May 18, 2024

Entomologists discover a long-extinct wasp | Sciences

Entomologists have discovered a previously unknown species of wasp in 100 million-year-old amber. “It is a long-awaited piece of the puzzle that helps us understand the phylogeny of this group of wasps, which are now widespread in almost all parts of the world,” explained Volker Lohrmann, of the Obersee Museum Bremen, who describes the wasp in the journal Insects. “. “With his French colleagues.” Today’s relatives can be found all over the world, on all continents except Antarctica. We also have so-called flat wasps, some of which are used as beneficial insects for biological pest control.

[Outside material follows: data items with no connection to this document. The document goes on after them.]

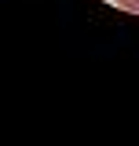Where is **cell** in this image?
<instances>
[{
  "instance_id": "cell-1",
  "label": "cell",
  "mask_w": 139,
  "mask_h": 146,
  "mask_svg": "<svg viewBox=\"0 0 139 146\" xmlns=\"http://www.w3.org/2000/svg\"><path fill=\"white\" fill-rule=\"evenodd\" d=\"M117 7H124V11H136V15H139V0H117Z\"/></svg>"
}]
</instances>
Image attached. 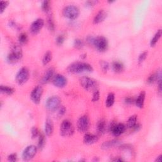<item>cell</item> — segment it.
Here are the masks:
<instances>
[{
  "instance_id": "8",
  "label": "cell",
  "mask_w": 162,
  "mask_h": 162,
  "mask_svg": "<svg viewBox=\"0 0 162 162\" xmlns=\"http://www.w3.org/2000/svg\"><path fill=\"white\" fill-rule=\"evenodd\" d=\"M61 104L60 98L53 96L49 97L46 101V108L49 112H55L60 108Z\"/></svg>"
},
{
  "instance_id": "12",
  "label": "cell",
  "mask_w": 162,
  "mask_h": 162,
  "mask_svg": "<svg viewBox=\"0 0 162 162\" xmlns=\"http://www.w3.org/2000/svg\"><path fill=\"white\" fill-rule=\"evenodd\" d=\"M126 130V126L123 123H114L110 127V131L115 137H119L123 134Z\"/></svg>"
},
{
  "instance_id": "38",
  "label": "cell",
  "mask_w": 162,
  "mask_h": 162,
  "mask_svg": "<svg viewBox=\"0 0 162 162\" xmlns=\"http://www.w3.org/2000/svg\"><path fill=\"white\" fill-rule=\"evenodd\" d=\"M39 130L38 129V128H36L35 127H32L31 129V136L32 139H35L37 137H39Z\"/></svg>"
},
{
  "instance_id": "21",
  "label": "cell",
  "mask_w": 162,
  "mask_h": 162,
  "mask_svg": "<svg viewBox=\"0 0 162 162\" xmlns=\"http://www.w3.org/2000/svg\"><path fill=\"white\" fill-rule=\"evenodd\" d=\"M161 72L158 71L156 73H153V74L151 75L148 78V79H147V83L149 84H152L155 83L156 82H158V80H161Z\"/></svg>"
},
{
  "instance_id": "39",
  "label": "cell",
  "mask_w": 162,
  "mask_h": 162,
  "mask_svg": "<svg viewBox=\"0 0 162 162\" xmlns=\"http://www.w3.org/2000/svg\"><path fill=\"white\" fill-rule=\"evenodd\" d=\"M100 98V91L98 90H96L94 91L93 95V98H92V101L93 102H97Z\"/></svg>"
},
{
  "instance_id": "18",
  "label": "cell",
  "mask_w": 162,
  "mask_h": 162,
  "mask_svg": "<svg viewBox=\"0 0 162 162\" xmlns=\"http://www.w3.org/2000/svg\"><path fill=\"white\" fill-rule=\"evenodd\" d=\"M98 137L96 135L90 133H86L83 138V141L86 144H93L97 143L98 141Z\"/></svg>"
},
{
  "instance_id": "30",
  "label": "cell",
  "mask_w": 162,
  "mask_h": 162,
  "mask_svg": "<svg viewBox=\"0 0 162 162\" xmlns=\"http://www.w3.org/2000/svg\"><path fill=\"white\" fill-rule=\"evenodd\" d=\"M29 38L28 35L26 33L22 32L21 33L19 37V42L20 43V45H25V44L28 42Z\"/></svg>"
},
{
  "instance_id": "6",
  "label": "cell",
  "mask_w": 162,
  "mask_h": 162,
  "mask_svg": "<svg viewBox=\"0 0 162 162\" xmlns=\"http://www.w3.org/2000/svg\"><path fill=\"white\" fill-rule=\"evenodd\" d=\"M100 52H105L108 48V42L103 36H98L94 38L93 45Z\"/></svg>"
},
{
  "instance_id": "43",
  "label": "cell",
  "mask_w": 162,
  "mask_h": 162,
  "mask_svg": "<svg viewBox=\"0 0 162 162\" xmlns=\"http://www.w3.org/2000/svg\"><path fill=\"white\" fill-rule=\"evenodd\" d=\"M97 2H96V1H88V2H86L85 5H86V6L89 7V8H91V7L94 6L96 3H97Z\"/></svg>"
},
{
  "instance_id": "23",
  "label": "cell",
  "mask_w": 162,
  "mask_h": 162,
  "mask_svg": "<svg viewBox=\"0 0 162 162\" xmlns=\"http://www.w3.org/2000/svg\"><path fill=\"white\" fill-rule=\"evenodd\" d=\"M106 123L104 119L100 120L97 124V131L100 134H103L106 130Z\"/></svg>"
},
{
  "instance_id": "17",
  "label": "cell",
  "mask_w": 162,
  "mask_h": 162,
  "mask_svg": "<svg viewBox=\"0 0 162 162\" xmlns=\"http://www.w3.org/2000/svg\"><path fill=\"white\" fill-rule=\"evenodd\" d=\"M54 125L52 120L47 119L45 124V133L47 136H51L53 134Z\"/></svg>"
},
{
  "instance_id": "4",
  "label": "cell",
  "mask_w": 162,
  "mask_h": 162,
  "mask_svg": "<svg viewBox=\"0 0 162 162\" xmlns=\"http://www.w3.org/2000/svg\"><path fill=\"white\" fill-rule=\"evenodd\" d=\"M80 14V10L75 5H69L63 10V16L70 20H75L78 18Z\"/></svg>"
},
{
  "instance_id": "14",
  "label": "cell",
  "mask_w": 162,
  "mask_h": 162,
  "mask_svg": "<svg viewBox=\"0 0 162 162\" xmlns=\"http://www.w3.org/2000/svg\"><path fill=\"white\" fill-rule=\"evenodd\" d=\"M52 83L56 87L63 88L67 84V79L63 75L56 74L54 76Z\"/></svg>"
},
{
  "instance_id": "26",
  "label": "cell",
  "mask_w": 162,
  "mask_h": 162,
  "mask_svg": "<svg viewBox=\"0 0 162 162\" xmlns=\"http://www.w3.org/2000/svg\"><path fill=\"white\" fill-rule=\"evenodd\" d=\"M161 29H159V30L156 32V34L154 35L153 38L151 39L150 46L151 47H153L157 45V42H158V41L161 38Z\"/></svg>"
},
{
  "instance_id": "2",
  "label": "cell",
  "mask_w": 162,
  "mask_h": 162,
  "mask_svg": "<svg viewBox=\"0 0 162 162\" xmlns=\"http://www.w3.org/2000/svg\"><path fill=\"white\" fill-rule=\"evenodd\" d=\"M22 50L20 46L15 45L12 48L10 53L6 57V60L9 63L13 64L19 62L22 58Z\"/></svg>"
},
{
  "instance_id": "36",
  "label": "cell",
  "mask_w": 162,
  "mask_h": 162,
  "mask_svg": "<svg viewBox=\"0 0 162 162\" xmlns=\"http://www.w3.org/2000/svg\"><path fill=\"white\" fill-rule=\"evenodd\" d=\"M65 38L63 35H59L56 39V43L58 46L62 45L65 42Z\"/></svg>"
},
{
  "instance_id": "37",
  "label": "cell",
  "mask_w": 162,
  "mask_h": 162,
  "mask_svg": "<svg viewBox=\"0 0 162 162\" xmlns=\"http://www.w3.org/2000/svg\"><path fill=\"white\" fill-rule=\"evenodd\" d=\"M9 2L6 1H2L0 2V13H2L8 6Z\"/></svg>"
},
{
  "instance_id": "20",
  "label": "cell",
  "mask_w": 162,
  "mask_h": 162,
  "mask_svg": "<svg viewBox=\"0 0 162 162\" xmlns=\"http://www.w3.org/2000/svg\"><path fill=\"white\" fill-rule=\"evenodd\" d=\"M146 99V93L144 91H141L139 94L138 97L135 100L134 103L139 108H143L144 105V101Z\"/></svg>"
},
{
  "instance_id": "7",
  "label": "cell",
  "mask_w": 162,
  "mask_h": 162,
  "mask_svg": "<svg viewBox=\"0 0 162 162\" xmlns=\"http://www.w3.org/2000/svg\"><path fill=\"white\" fill-rule=\"evenodd\" d=\"M29 77H30V73H29V69L26 67H22L17 72L15 80L19 85L22 86L27 82Z\"/></svg>"
},
{
  "instance_id": "27",
  "label": "cell",
  "mask_w": 162,
  "mask_h": 162,
  "mask_svg": "<svg viewBox=\"0 0 162 162\" xmlns=\"http://www.w3.org/2000/svg\"><path fill=\"white\" fill-rule=\"evenodd\" d=\"M0 90H1L2 93L7 94V95H12L15 92V89L12 87H9L8 86H3V85L1 86Z\"/></svg>"
},
{
  "instance_id": "16",
  "label": "cell",
  "mask_w": 162,
  "mask_h": 162,
  "mask_svg": "<svg viewBox=\"0 0 162 162\" xmlns=\"http://www.w3.org/2000/svg\"><path fill=\"white\" fill-rule=\"evenodd\" d=\"M122 142L118 139L110 140V141H105L101 145V148L103 150H108L112 148H115L116 146H120Z\"/></svg>"
},
{
  "instance_id": "45",
  "label": "cell",
  "mask_w": 162,
  "mask_h": 162,
  "mask_svg": "<svg viewBox=\"0 0 162 162\" xmlns=\"http://www.w3.org/2000/svg\"><path fill=\"white\" fill-rule=\"evenodd\" d=\"M113 161H123L124 160L120 157H115L114 159L112 160Z\"/></svg>"
},
{
  "instance_id": "15",
  "label": "cell",
  "mask_w": 162,
  "mask_h": 162,
  "mask_svg": "<svg viewBox=\"0 0 162 162\" xmlns=\"http://www.w3.org/2000/svg\"><path fill=\"white\" fill-rule=\"evenodd\" d=\"M54 73H55V69L52 67L49 68L45 72V75L43 76L41 80V83L42 84H46L49 83L51 80H53L54 77Z\"/></svg>"
},
{
  "instance_id": "40",
  "label": "cell",
  "mask_w": 162,
  "mask_h": 162,
  "mask_svg": "<svg viewBox=\"0 0 162 162\" xmlns=\"http://www.w3.org/2000/svg\"><path fill=\"white\" fill-rule=\"evenodd\" d=\"M18 157H17V154L16 153H12L8 157V160L9 161L12 162H15L17 161Z\"/></svg>"
},
{
  "instance_id": "3",
  "label": "cell",
  "mask_w": 162,
  "mask_h": 162,
  "mask_svg": "<svg viewBox=\"0 0 162 162\" xmlns=\"http://www.w3.org/2000/svg\"><path fill=\"white\" fill-rule=\"evenodd\" d=\"M60 134L63 137H70L74 133V127L73 124L68 119L62 121L60 127Z\"/></svg>"
},
{
  "instance_id": "9",
  "label": "cell",
  "mask_w": 162,
  "mask_h": 162,
  "mask_svg": "<svg viewBox=\"0 0 162 162\" xmlns=\"http://www.w3.org/2000/svg\"><path fill=\"white\" fill-rule=\"evenodd\" d=\"M90 126V120L89 117L87 115H83L82 116H80L77 123V130L80 132H86L87 130L89 129Z\"/></svg>"
},
{
  "instance_id": "24",
  "label": "cell",
  "mask_w": 162,
  "mask_h": 162,
  "mask_svg": "<svg viewBox=\"0 0 162 162\" xmlns=\"http://www.w3.org/2000/svg\"><path fill=\"white\" fill-rule=\"evenodd\" d=\"M137 124V116L132 115L127 120V127L129 129H133Z\"/></svg>"
},
{
  "instance_id": "1",
  "label": "cell",
  "mask_w": 162,
  "mask_h": 162,
  "mask_svg": "<svg viewBox=\"0 0 162 162\" xmlns=\"http://www.w3.org/2000/svg\"><path fill=\"white\" fill-rule=\"evenodd\" d=\"M67 71L70 73H81L86 72H92L93 67L92 65L85 62H75L70 65Z\"/></svg>"
},
{
  "instance_id": "22",
  "label": "cell",
  "mask_w": 162,
  "mask_h": 162,
  "mask_svg": "<svg viewBox=\"0 0 162 162\" xmlns=\"http://www.w3.org/2000/svg\"><path fill=\"white\" fill-rule=\"evenodd\" d=\"M112 68L114 72L119 73L123 71L124 70V65L123 64L119 62V61H115L112 63Z\"/></svg>"
},
{
  "instance_id": "11",
  "label": "cell",
  "mask_w": 162,
  "mask_h": 162,
  "mask_svg": "<svg viewBox=\"0 0 162 162\" xmlns=\"http://www.w3.org/2000/svg\"><path fill=\"white\" fill-rule=\"evenodd\" d=\"M43 94V88L41 86H38L34 88L31 93V99L34 104H39Z\"/></svg>"
},
{
  "instance_id": "19",
  "label": "cell",
  "mask_w": 162,
  "mask_h": 162,
  "mask_svg": "<svg viewBox=\"0 0 162 162\" xmlns=\"http://www.w3.org/2000/svg\"><path fill=\"white\" fill-rule=\"evenodd\" d=\"M107 17V13L104 10H101L94 18L93 23L94 24H98L103 22Z\"/></svg>"
},
{
  "instance_id": "35",
  "label": "cell",
  "mask_w": 162,
  "mask_h": 162,
  "mask_svg": "<svg viewBox=\"0 0 162 162\" xmlns=\"http://www.w3.org/2000/svg\"><path fill=\"white\" fill-rule=\"evenodd\" d=\"M147 56H148V52H147V51H144V52L140 54L138 58V63L139 64H141L142 63H143L146 59Z\"/></svg>"
},
{
  "instance_id": "10",
  "label": "cell",
  "mask_w": 162,
  "mask_h": 162,
  "mask_svg": "<svg viewBox=\"0 0 162 162\" xmlns=\"http://www.w3.org/2000/svg\"><path fill=\"white\" fill-rule=\"evenodd\" d=\"M38 146L29 145L27 146L22 153V159L24 161H29L34 158L38 151Z\"/></svg>"
},
{
  "instance_id": "25",
  "label": "cell",
  "mask_w": 162,
  "mask_h": 162,
  "mask_svg": "<svg viewBox=\"0 0 162 162\" xmlns=\"http://www.w3.org/2000/svg\"><path fill=\"white\" fill-rule=\"evenodd\" d=\"M115 96L113 93H110L108 94L107 98L105 101V105L107 108H110L112 107L114 103H115Z\"/></svg>"
},
{
  "instance_id": "29",
  "label": "cell",
  "mask_w": 162,
  "mask_h": 162,
  "mask_svg": "<svg viewBox=\"0 0 162 162\" xmlns=\"http://www.w3.org/2000/svg\"><path fill=\"white\" fill-rule=\"evenodd\" d=\"M46 144V139L45 136L42 134H39V139L38 143V148L39 150H42L45 147Z\"/></svg>"
},
{
  "instance_id": "34",
  "label": "cell",
  "mask_w": 162,
  "mask_h": 162,
  "mask_svg": "<svg viewBox=\"0 0 162 162\" xmlns=\"http://www.w3.org/2000/svg\"><path fill=\"white\" fill-rule=\"evenodd\" d=\"M100 67L101 70L103 72H107L110 69V65L108 62L105 61H101L100 62Z\"/></svg>"
},
{
  "instance_id": "41",
  "label": "cell",
  "mask_w": 162,
  "mask_h": 162,
  "mask_svg": "<svg viewBox=\"0 0 162 162\" xmlns=\"http://www.w3.org/2000/svg\"><path fill=\"white\" fill-rule=\"evenodd\" d=\"M58 115L59 116H63L65 113H66V108L63 106H60V108L58 109Z\"/></svg>"
},
{
  "instance_id": "44",
  "label": "cell",
  "mask_w": 162,
  "mask_h": 162,
  "mask_svg": "<svg viewBox=\"0 0 162 162\" xmlns=\"http://www.w3.org/2000/svg\"><path fill=\"white\" fill-rule=\"evenodd\" d=\"M94 37L93 36H89L87 37V42H88V44H89L91 45H93V42H94Z\"/></svg>"
},
{
  "instance_id": "5",
  "label": "cell",
  "mask_w": 162,
  "mask_h": 162,
  "mask_svg": "<svg viewBox=\"0 0 162 162\" xmlns=\"http://www.w3.org/2000/svg\"><path fill=\"white\" fill-rule=\"evenodd\" d=\"M79 83L83 88L87 91H92L96 88V81L88 77H82L79 79Z\"/></svg>"
},
{
  "instance_id": "28",
  "label": "cell",
  "mask_w": 162,
  "mask_h": 162,
  "mask_svg": "<svg viewBox=\"0 0 162 162\" xmlns=\"http://www.w3.org/2000/svg\"><path fill=\"white\" fill-rule=\"evenodd\" d=\"M52 58H53L52 53H51L49 51H47V52L42 57V64L44 65H48L51 61V60H52Z\"/></svg>"
},
{
  "instance_id": "33",
  "label": "cell",
  "mask_w": 162,
  "mask_h": 162,
  "mask_svg": "<svg viewBox=\"0 0 162 162\" xmlns=\"http://www.w3.org/2000/svg\"><path fill=\"white\" fill-rule=\"evenodd\" d=\"M84 46V41L80 39H76L73 42V46H74L77 49H82Z\"/></svg>"
},
{
  "instance_id": "42",
  "label": "cell",
  "mask_w": 162,
  "mask_h": 162,
  "mask_svg": "<svg viewBox=\"0 0 162 162\" xmlns=\"http://www.w3.org/2000/svg\"><path fill=\"white\" fill-rule=\"evenodd\" d=\"M124 101L127 105H132L135 103V100L132 97H127L125 98Z\"/></svg>"
},
{
  "instance_id": "13",
  "label": "cell",
  "mask_w": 162,
  "mask_h": 162,
  "mask_svg": "<svg viewBox=\"0 0 162 162\" xmlns=\"http://www.w3.org/2000/svg\"><path fill=\"white\" fill-rule=\"evenodd\" d=\"M44 25H45V21L42 19H38L34 20L29 28L30 32L33 34L35 35L38 34L42 29Z\"/></svg>"
},
{
  "instance_id": "46",
  "label": "cell",
  "mask_w": 162,
  "mask_h": 162,
  "mask_svg": "<svg viewBox=\"0 0 162 162\" xmlns=\"http://www.w3.org/2000/svg\"><path fill=\"white\" fill-rule=\"evenodd\" d=\"M155 161H161V155H160L159 157H158Z\"/></svg>"
},
{
  "instance_id": "31",
  "label": "cell",
  "mask_w": 162,
  "mask_h": 162,
  "mask_svg": "<svg viewBox=\"0 0 162 162\" xmlns=\"http://www.w3.org/2000/svg\"><path fill=\"white\" fill-rule=\"evenodd\" d=\"M47 25H48V28L49 30L51 32H53L55 31V23L53 19L51 16H49L48 18V21H47Z\"/></svg>"
},
{
  "instance_id": "32",
  "label": "cell",
  "mask_w": 162,
  "mask_h": 162,
  "mask_svg": "<svg viewBox=\"0 0 162 162\" xmlns=\"http://www.w3.org/2000/svg\"><path fill=\"white\" fill-rule=\"evenodd\" d=\"M41 8L43 12L45 13H49L50 12V2L49 1H44L42 2L41 4Z\"/></svg>"
}]
</instances>
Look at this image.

A private collector from Lower Saxony has discovered amber from the Cretaceous period in northern Myanmar and made it available for research. “Examining a small piece of amber is relatively complicated because you need high-resolution microscopes,” Lohrmann said. But because amber is often transparent, fossils can be examined from all sides using an optical microscope. “To find out what kind of wasp it was, we then compare the fossil to the scientific literature. We have to find out: Is this a really new insect or have we known about it for years?”

According to their own information, scientists determined that it was a species of wasp of a previously unknown genus. The fossil of the species Hukawngepyris setosus is twice as old as the oldest representatives of flat wasps to date.

Researchers do not know where the hornet was widespread at that time and when and why it became extinct. “Actually, we can’t say anything about that because this discovery is an isolated discovery,” Lohrmann said. But the fossil helps get an impression of what the world looked like about 100 million years ago. “For science, amber is a unique window into the past.”